What you will do:
**1)** In the guide on enforcing judgments in the British Virgin Islands, within what period is a foreign judgment registrable under the 1922 Act?
**2)** Carry the guide on enforcing judgments in the British Virgin Islands forward from its final sentence.
-------- Document segment --------
We have created this guide to cover frequently asked questions on how to enforce judgements and arbitration awards in the British Virgin Islands.

Can foreign judgments and arbitration awards be enforced in the BVI?

Foreign judgments and arbitration awards can and are regularly enforced in the BVI. A judgment is defined in s.2 of the Judgments Act 1907 as an order for the payment of money or costs or any other order having the operation of a judgment.

The legislative framework for enforcing foreign judgments in the BVI is enshrined in the Reciprocal Enforcement of Judgments Act 1922 (the 1922 Act) and common law principles.

The 1922 Act provides a mechanism via which judgments from specified jurisdictions can be enforced in the BVI. Common law principles further allow for the enforcement of foreign judgments from jurisdictions which do not have reciprocal enforcement arrangements with the BVI.

The UN Convention on the Recognition and Enforcement of Foreign Arbitral Awards 1958 (the New York Convention) provides for enforcing foreign arbitral awards in the BVI. The Arbitration Act 2013 (the Arbitration Act) governs the enforcement of arbitral awards in the BVI.

What are the conditions for registering a judgment or enforcing common law?

For a foreign Judgment to be recognised, the claimant must present a judgment from a foreign court of competent jurisdiction that is final and conclusive on the merits [1]. The Court will not investigate the loss underpinning the judgment nor whether the obligation to pay remains outstanding.

A judgment from a jurisdiction subject to the 1922 Act can be registered in the BVI for enforcement as if it were a BVI judgment. An application for registration of a foreign judgment under the 1922 Act is made according to Part 74 of the Eastern Caribbean Civil Procedure Rules (Revised Edition) 2023 (CPR). The application must be supported by affidavit evidence, including the necessary statements regarding the judgment (such as the amount of interest that has become due), along with a certified copy of the foreign judgment and a certified translation into English if necessary. The foreign judgment is registrable within 12 months of the date of judgment unless the BVI court grants a more extended period because it is convenient to do so.
-------- Stored data --------
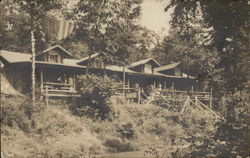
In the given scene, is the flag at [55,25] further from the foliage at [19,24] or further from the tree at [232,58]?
--------
Task responses:
**1)** Within 12 months of the date of judgment, unless the BVI court grants a more extended period because it is convenient to do so.

**2)**
Judgments from jurisdictions not subject to the 1922 Act cannot be registered. Instead, the judgment creditor must issue a common law claim under Part 8 of the CPR concerning the judgment debt via a claim form and statement of claim. An affidavit must also be included, exhibiting a certified copy of the foreign judgment and, if relevant, a certified English translation. The judgment debtor must then file an acknowledgement of service within 14 days (if served within the jurisdiction) or 28 days (if served outside of the jurisdiction). If the judgment debtor does not acknowledge service, the judgment creditor can apply for a default judgment according to CPR 12.4.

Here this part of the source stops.